Survei: Banyak orang Amerika mengabaikan penarikan makanan
2 min read
Hanya sekitar 60 persen orang Amerika yang mencari makanan di rumah mereka yang ditarik kembali karena kontaminasi, para peneliti melaporkan pada hari Selasa.
Amerika Serikat telah melakukan beberapa penarikan makanan besar-besaran dalam satu tahun terakhir, termasuk wabah salmonella yang membuat 700 orang jatuh sakit dan dikaitkan dengan kematian sembilan orang pada tahun ini dan penarikan kembali produk pistachio yang terkontaminasi bakteri tersebut.
Namun survei yang dilakukan oleh Rutgers University di New Jersey menemukan bahwa banyak orang Amerika percaya bahwa mereka cenderung tidak membeli produk yang ditarik kembali dibandingkan orang lain.
“Membuat konsumen memperhatikan berita mengenai penarikan makanan bukanlah hal yang sulit. Hal ini membuat mereka mengambil langkah untuk benar-benar mencari produk makanan yang ditarik kembali di rumah mereka,” kata William Hallman, seorang profesor ekologi manusia yang memimpin penelitian tersebut.
Tim Rutgers mensurvei 1.101 orang Amerika pada bulan Agustus dan September tahun lalu.
“Kebanyakan orang Amerika (84 persen) mengatakan mereka sangat memperhatikan berita mengenai penarikan makanan dan 81 persen mengatakan bahwa ketika mereka mendengar tentang penarikan makanan, mereka akan menceritakannya kepada orang lain,” kata laporan itu.
Pada tahun 2006, terdapat 34 penarikan produk daging dan unggas serta 65 penarikan produk makanan lainnya.
Survei yang dilakukan di www.foodpolicy.rutgers.edu menemukan bahwa 80 persen responden mengatakan dengan benar bahwa ada lebih banyak penarikan makanan akhir-akhir ini dibandingkan tahun-tahun sebelumnya.
Ditemukan bahwa 40 persen orang yang memperhatikan penarikan kembali mengatakan mereka yakin makanan yang mereka beli lebih kecil kemungkinannya untuk ditarik kembali dibandingkan makanan yang dibeli oleh orang lain.
Sekitar setengahnya mengatakan penarikan kembali tidak berdampak pada kehidupan mereka.
Pusat Pengendalian dan Pencegahan Penyakit AS memperkirakan bahwa 76 juta orang jatuh sakit karena makanan setiap tahunnya, dengan 325.000 orang cukup sakit untuk dibawa ke rumah sakit dan 5.000 orang meninggal karena keracunan makanan.
“Meskipun hal ini menunjukkan bahwa hampir setiap orang Amerika pernah mengalami gejala infeksi bawaan makanan, hanya 18 persen responden yang melaporkan bahwa mereka pernah jatuh sakit akibat mengonsumsi makanan yang terkontaminasi,” kata laporan tersebut.
Hampir 75 persen dari mereka yang disurvei mengatakan mereka ingin menerima informasi penarikan yang dipersonalisasi pada kuitansi toko, dan lebih dari 60 persen mengatakan mereka juga ingin menerima informasi tersebut melalui surat atau email.
Hanya 12 persen yang melaporkan memakan makanan yang mereka pikir telah ditarik kembali, sementara lebih dari 25 persen mengatakan mereka membuang makanan tersebut setelah mendengar tentang penarikan kembali makanan tersebut.

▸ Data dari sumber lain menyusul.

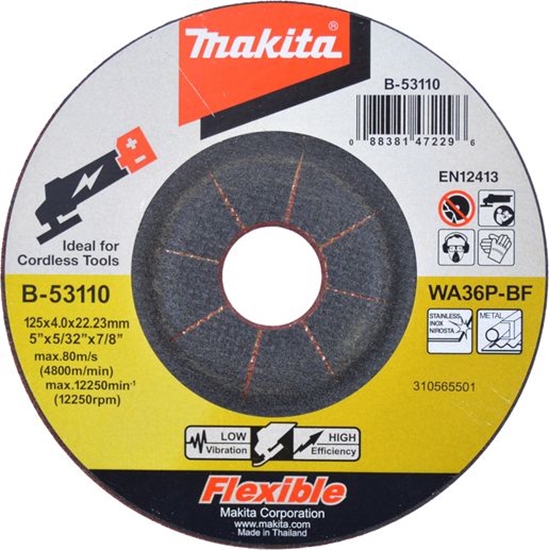 Picture of Makita Makita tarcza szlifierska elastyczna 125x22mm (B-53110)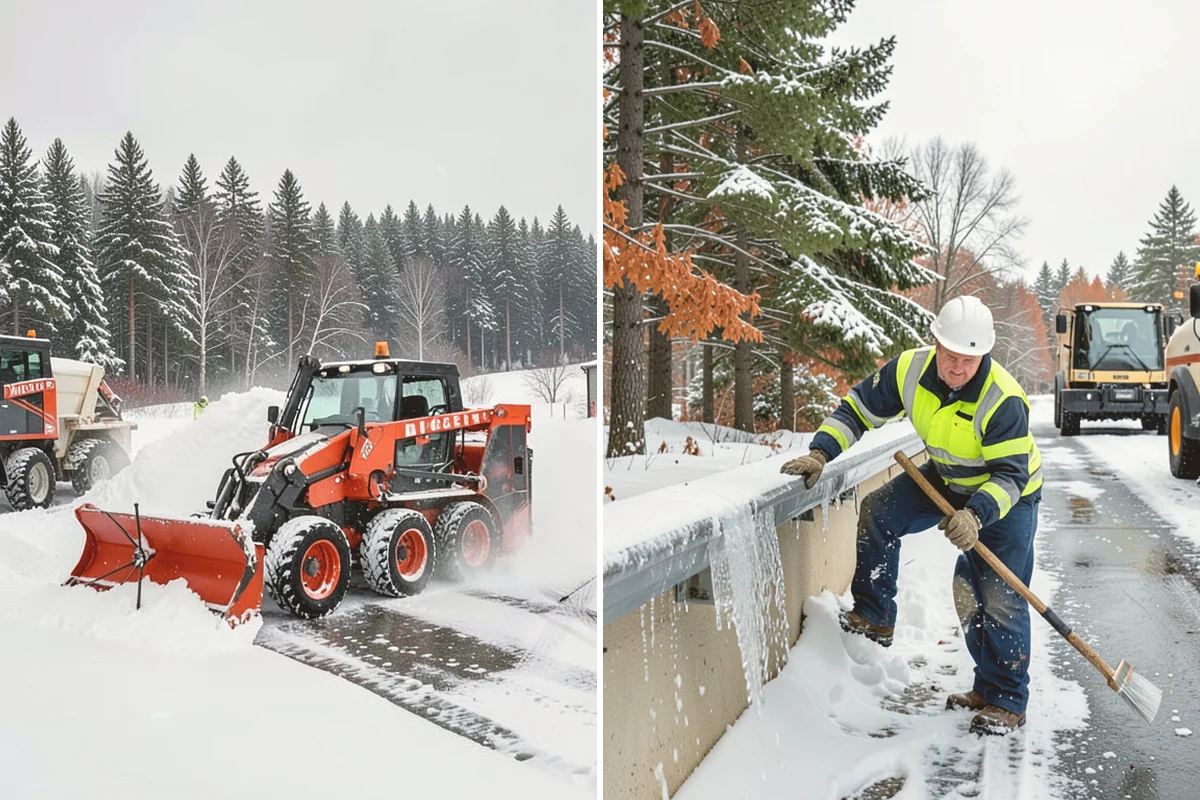 Shopping Center Deicing in Fife, Pierce County, WA - Map tenant walkways, crosswalks, and shared entrances center-wide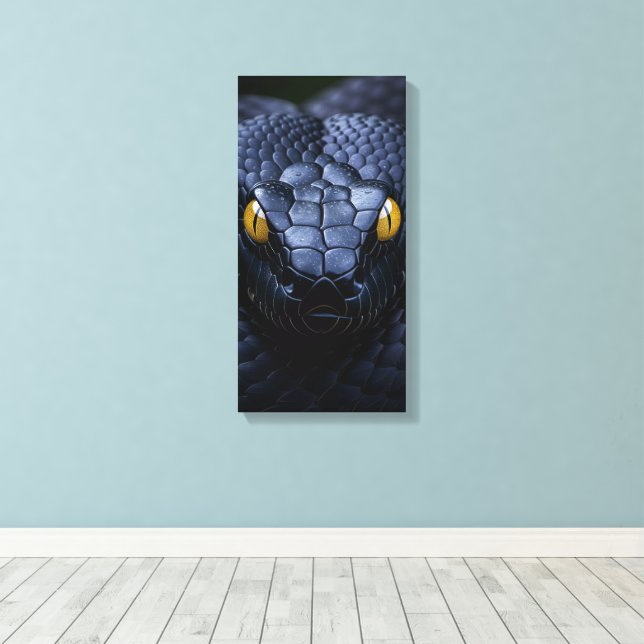 Toile Serpent noir (Insitu (Plancher de Bois))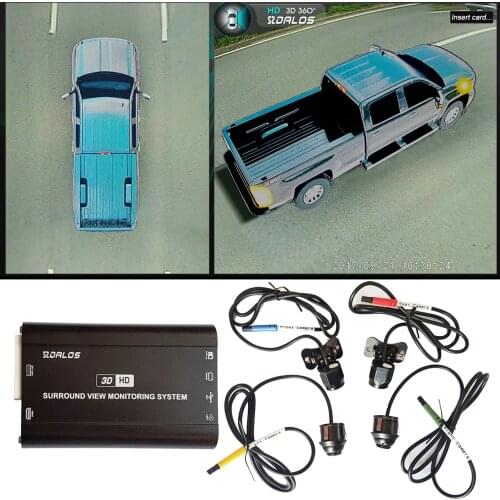 Bird View camera System for Pickup truck HD 3D 360 Surround View System 1080P DVR G-Sensor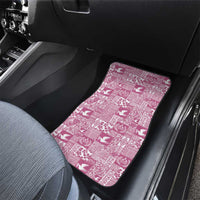 Pink Tonga Kilisimasi Fiefia Car Mats Pacific Patchwork Xmas Vibes - Polynesian Pride
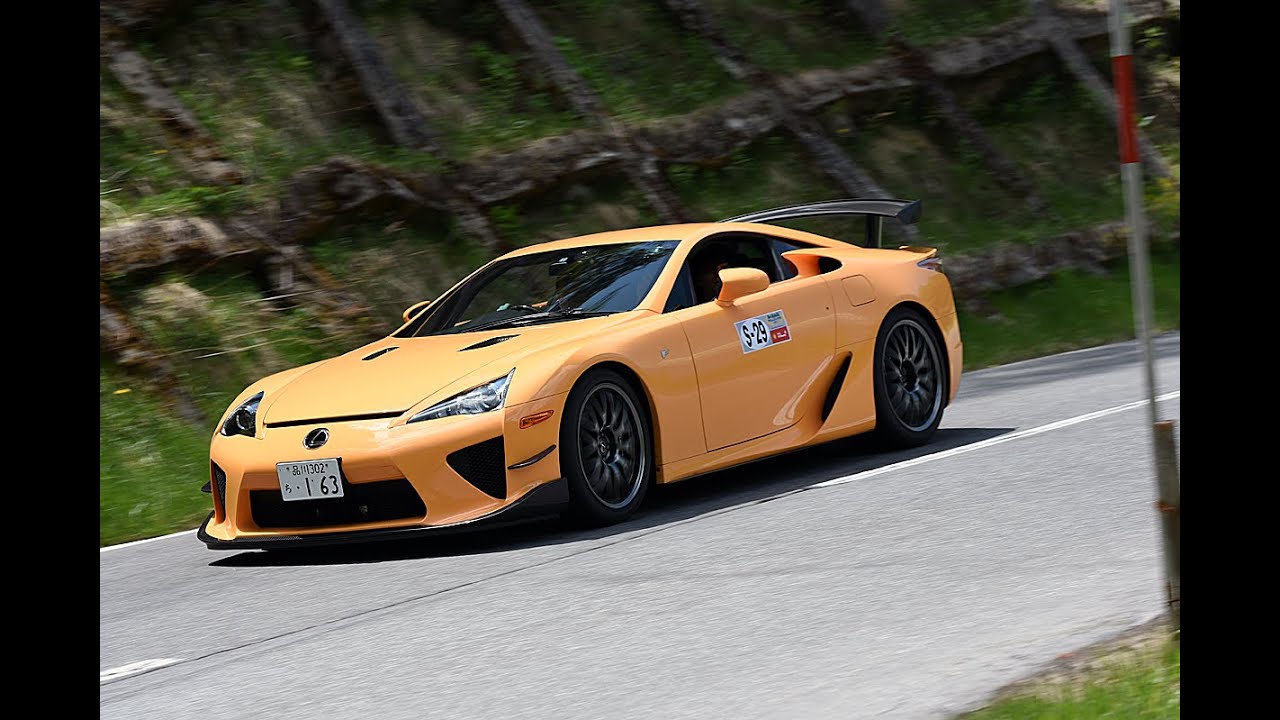 ＴＯＹＯＴＡレクサスLFA浅間ヒルクライム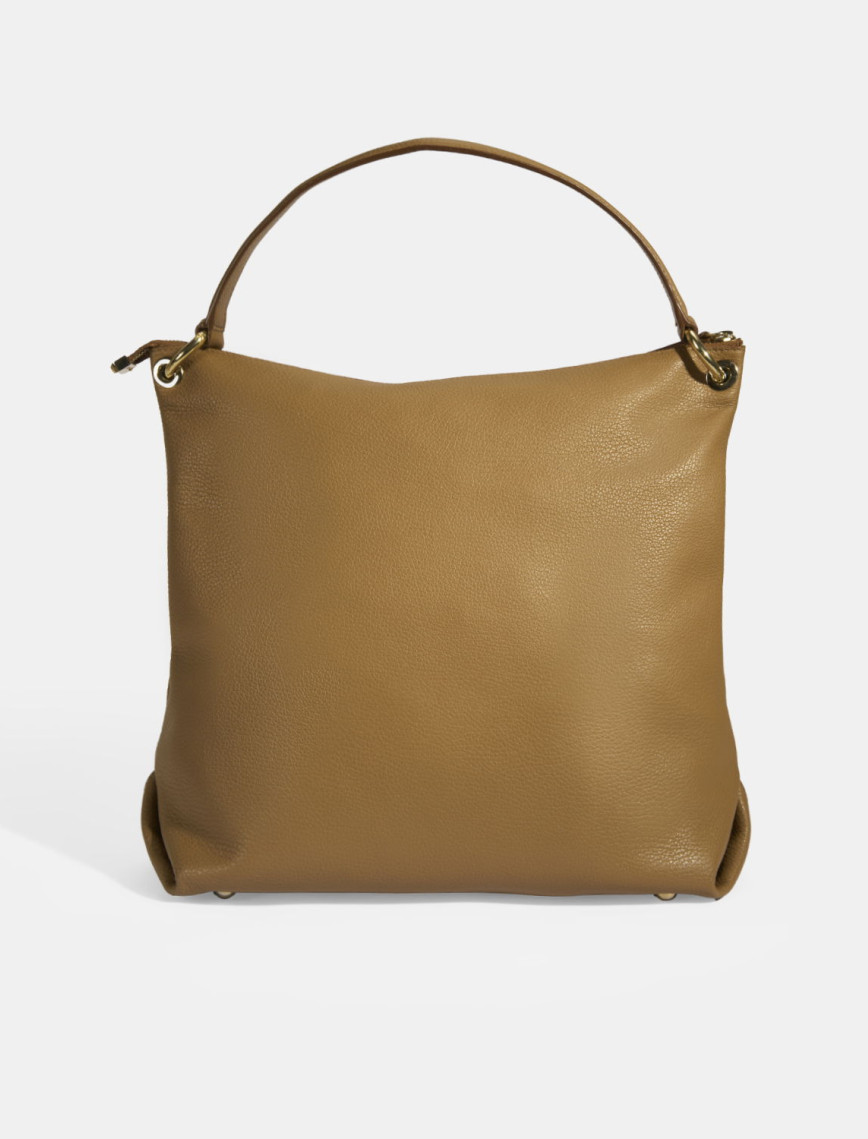 Kadın Kahve Deri Omuz Çantası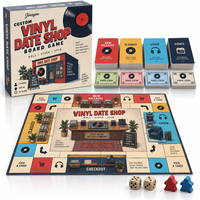 Jeu de société éducatif et stratégique en carton pour les amateurs de vinyles, pour 2 à 6 joueurs, avec composants réutilisables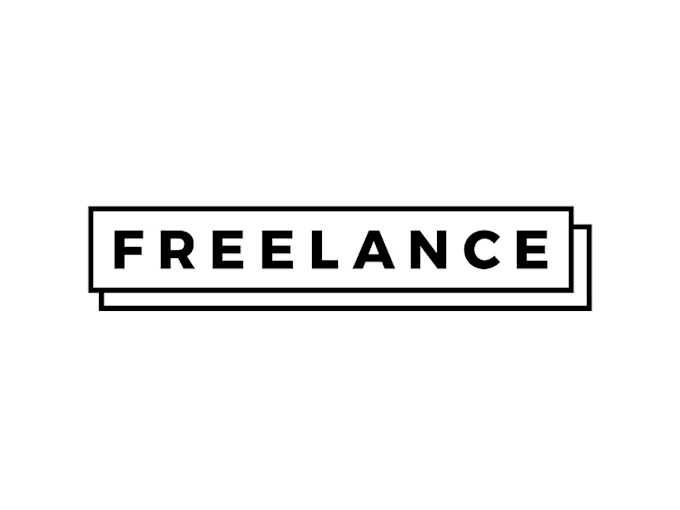 design awesome black and white logo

“Penelitian kami juga menunjukkan bahwa instruksi kepada konsumen harus jelas dan dapat dimengerti jika Anda ingin mereka bertindak tepat setelah penarikan makanan,” kata Hallman dalam sebuah pernyataan.
Penelitian yang didanai oleh Departemen Pertanian AS dan Asosiasi Produsen Kelontong ini menunjukkan bahwa instruksi dari regulator seperti Badan Pengawas Obat dan Makanan (FDA) dan USDA harus sangat jelas dan sederhana.